The Czech Republic will hold a snap election on October 25-26 if parliament votes to dissolve itself next week as expected, President Milos Zeman said on Friday.

Three major parties have backed the parliament vote and early elections as a way out of the political turmoil that began when the previous centre-right government fell over a spy and bribery scandal in June.

"In case the parliament agrees to dissolve itself on Tuesday, August 20, I will declare early elections for October 25-26," left-wing Zeman told the Halo noviny daily.

The three parties -- right-wing TOP 09, the Communists, and the left-wing Social Democrats -- together hold 122 of 200 seats in parliament.

Under the constitution, they need 120 votes to dissolve parliament, a move the president must approve before setting an election date to follow within 60 days.
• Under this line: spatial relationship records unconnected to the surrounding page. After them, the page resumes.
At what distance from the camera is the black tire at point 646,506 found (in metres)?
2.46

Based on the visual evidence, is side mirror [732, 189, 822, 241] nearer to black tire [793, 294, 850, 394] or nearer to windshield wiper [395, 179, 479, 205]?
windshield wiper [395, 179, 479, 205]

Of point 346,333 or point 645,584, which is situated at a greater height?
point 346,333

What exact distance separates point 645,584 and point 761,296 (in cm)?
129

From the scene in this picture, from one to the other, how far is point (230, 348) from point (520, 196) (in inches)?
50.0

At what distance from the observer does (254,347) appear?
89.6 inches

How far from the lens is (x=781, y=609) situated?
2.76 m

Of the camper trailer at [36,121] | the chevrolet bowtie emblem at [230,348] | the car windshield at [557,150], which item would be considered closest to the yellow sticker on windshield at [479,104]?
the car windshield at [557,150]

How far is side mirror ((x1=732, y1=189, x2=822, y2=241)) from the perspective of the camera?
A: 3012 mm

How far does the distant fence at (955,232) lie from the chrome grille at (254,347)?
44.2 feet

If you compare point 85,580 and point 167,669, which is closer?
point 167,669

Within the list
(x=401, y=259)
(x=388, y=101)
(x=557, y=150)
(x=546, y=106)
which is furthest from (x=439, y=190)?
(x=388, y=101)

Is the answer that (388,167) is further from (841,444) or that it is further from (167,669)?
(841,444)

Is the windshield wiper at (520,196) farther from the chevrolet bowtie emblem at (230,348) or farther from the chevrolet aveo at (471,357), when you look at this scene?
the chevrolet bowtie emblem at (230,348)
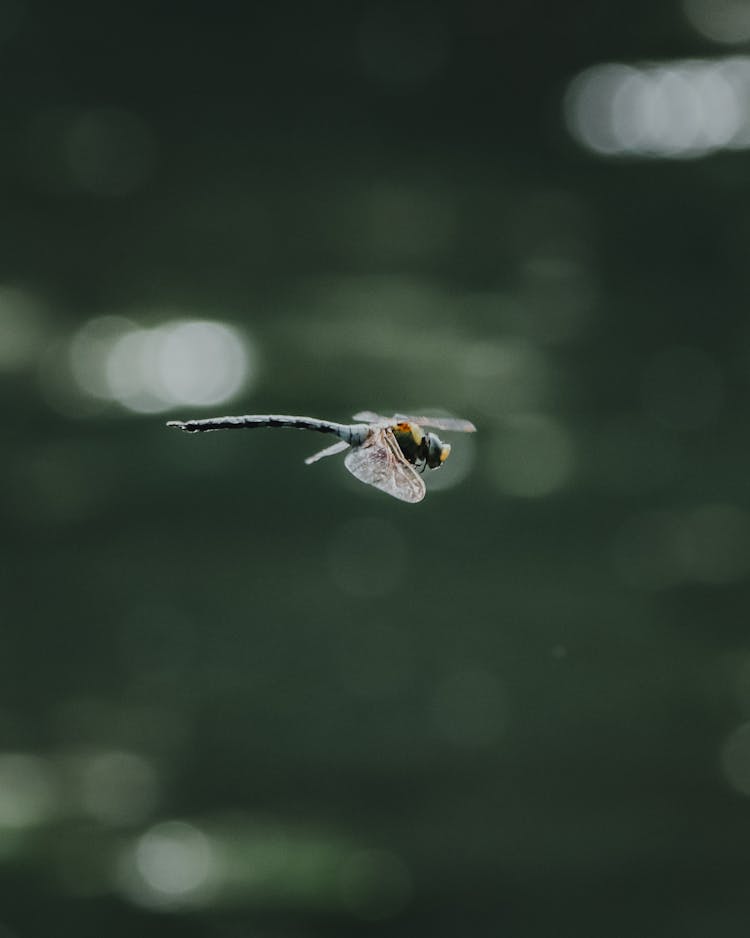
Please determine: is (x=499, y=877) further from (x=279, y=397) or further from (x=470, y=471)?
(x=279, y=397)

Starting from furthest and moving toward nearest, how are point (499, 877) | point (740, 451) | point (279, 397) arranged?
point (740, 451) < point (499, 877) < point (279, 397)

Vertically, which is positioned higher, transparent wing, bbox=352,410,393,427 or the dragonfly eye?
transparent wing, bbox=352,410,393,427

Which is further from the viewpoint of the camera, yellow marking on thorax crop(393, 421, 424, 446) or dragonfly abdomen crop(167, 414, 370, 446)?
yellow marking on thorax crop(393, 421, 424, 446)

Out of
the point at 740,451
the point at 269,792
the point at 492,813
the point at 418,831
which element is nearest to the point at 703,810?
the point at 492,813

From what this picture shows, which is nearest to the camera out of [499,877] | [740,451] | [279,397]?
[279,397]

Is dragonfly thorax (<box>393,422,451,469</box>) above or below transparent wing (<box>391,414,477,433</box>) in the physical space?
above
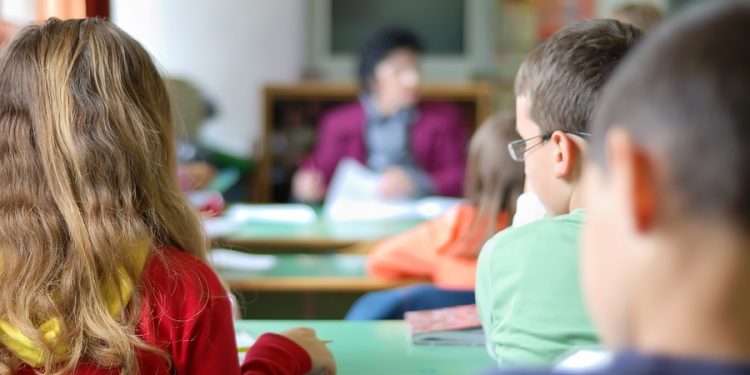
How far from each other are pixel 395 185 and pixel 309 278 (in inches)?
47.4

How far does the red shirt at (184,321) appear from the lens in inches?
49.0

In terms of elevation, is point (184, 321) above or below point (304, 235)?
above

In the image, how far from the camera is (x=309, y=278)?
2.65 metres

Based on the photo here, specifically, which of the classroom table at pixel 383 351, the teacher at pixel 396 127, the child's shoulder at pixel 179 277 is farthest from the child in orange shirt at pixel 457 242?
the teacher at pixel 396 127

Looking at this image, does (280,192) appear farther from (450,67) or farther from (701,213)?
(701,213)

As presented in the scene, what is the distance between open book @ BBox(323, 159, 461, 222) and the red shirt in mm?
2196

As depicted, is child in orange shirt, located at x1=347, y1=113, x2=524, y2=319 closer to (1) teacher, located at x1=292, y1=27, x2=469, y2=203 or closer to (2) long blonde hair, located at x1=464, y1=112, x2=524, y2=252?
(2) long blonde hair, located at x1=464, y1=112, x2=524, y2=252

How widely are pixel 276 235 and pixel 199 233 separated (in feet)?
5.91

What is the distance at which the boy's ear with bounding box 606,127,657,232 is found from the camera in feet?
1.91

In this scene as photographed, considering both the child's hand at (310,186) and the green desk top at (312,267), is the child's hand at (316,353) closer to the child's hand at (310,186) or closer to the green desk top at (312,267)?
the green desk top at (312,267)

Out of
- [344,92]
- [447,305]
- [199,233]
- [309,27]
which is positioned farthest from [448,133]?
[199,233]

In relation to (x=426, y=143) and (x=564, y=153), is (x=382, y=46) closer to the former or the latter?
(x=426, y=143)

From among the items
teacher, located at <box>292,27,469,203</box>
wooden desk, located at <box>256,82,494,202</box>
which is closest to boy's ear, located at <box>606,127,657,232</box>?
teacher, located at <box>292,27,469,203</box>

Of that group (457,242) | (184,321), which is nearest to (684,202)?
(184,321)
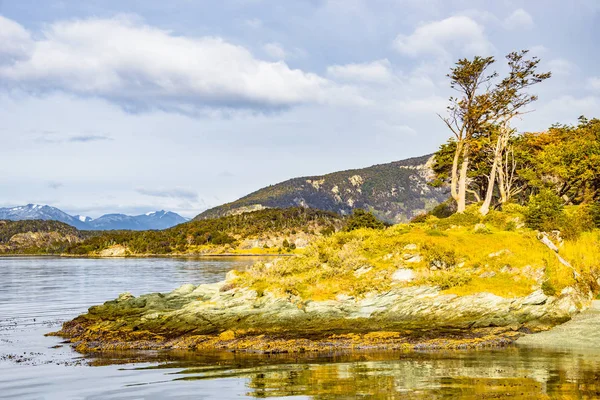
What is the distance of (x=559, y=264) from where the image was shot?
30094 mm

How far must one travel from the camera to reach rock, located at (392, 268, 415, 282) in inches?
1169

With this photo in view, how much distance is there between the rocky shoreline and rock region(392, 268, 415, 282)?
0.88 metres

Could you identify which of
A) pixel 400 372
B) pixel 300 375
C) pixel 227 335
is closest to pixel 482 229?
pixel 227 335

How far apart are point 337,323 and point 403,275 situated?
511 cm

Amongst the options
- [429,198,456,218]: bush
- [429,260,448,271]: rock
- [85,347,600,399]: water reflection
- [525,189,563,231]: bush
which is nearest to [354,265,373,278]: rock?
[429,260,448,271]: rock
Opinion polls tip the Social Democrats as winner of the early vote.

The political turmoil erupted when then prime minister Petr Necas stepped down after his lover and chief-of-staff Jana Nagyova was charged with bribery and abuse of power.

To fill the vacuum, Zeman -- the first-ever directly elected Czech president and in office since March -- named a technocratic cabinet led by his ally Jiri Rusnok.

Appointed in July, the cabinet however lost a confidence vote in parliament last week.

Analysts say the political crisis has had little impact on the EU member's economy, which is heavily dependent on exports to the eurozone.

The nation of 10.5 million people just shook off a recession lasting 18 months, but its central bank expects the economy to shrink by 1.5 percent this year.